Moreover, Thumbplay then reached with a partnership proposal which would see them get offered a 50% - 50% revenue split on all song purchases from Thumbplay directed from the high number of daily app users. Though, this was rejected as the founders of Mulve believed it would betray the purpose of the company, as it was originally marketed as being completely free, easy to use without any sign up required.

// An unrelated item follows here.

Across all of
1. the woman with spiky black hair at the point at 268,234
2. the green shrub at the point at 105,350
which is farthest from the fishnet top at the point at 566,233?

Instead the creators opted to use the partnership to expand Mulve's functionality and "use the app's popularity to help get new artists discovered" - This quote originally appeared on article published by TorrentFreak.com on October 12, 2010, regarding the comparison of Mulve's services and a related app by the name of OiNK whose founder had also undergone legislative pressure to shut down.

== Mulve Italia ==
It appears as though Mulve was widely reported within the Italian media because at the height of its popularity, independent Facebook pages titled, 'Mulve Italia' were created as well as a separate website which has 4,700 likes. However, prior to this there many fan groups, and pages at the beginning of the decade when Facebook had a different user interface and functionality set. The Italian version of the website was titled mulveitalia.it, however the domain name expired at the end of 2011 and the website (which was originally a news created to chart the progress of the Mulve app) later became a host for another alternative of the app called 'The Pirate App and the website for which changed to pirateapp.it. The Facebook page for the Pirate App published its last official release for the app on 13 February 2014.

== Usage ==
The application was essentially a front end to the Russian site Vkontakte. The application allowed the users to search through the site's databases and turned up results which allowed the users to download the song they wanted. At the time, Vkontakte.ru allowed users to upload music and videos to its servers. Mulve effectively acted as a GUI for the site.

==Following on from Mulve==
According to Eric Azizian's LinkedIn page, not long after the dismantlement of Mulve he continued to release other apps, this time focusing more around internet marketing, and/or a lead generation company.

The other developer & co-founder's real name was never disclosed in any interviews or transcripts, so his status is currently unknown to the public.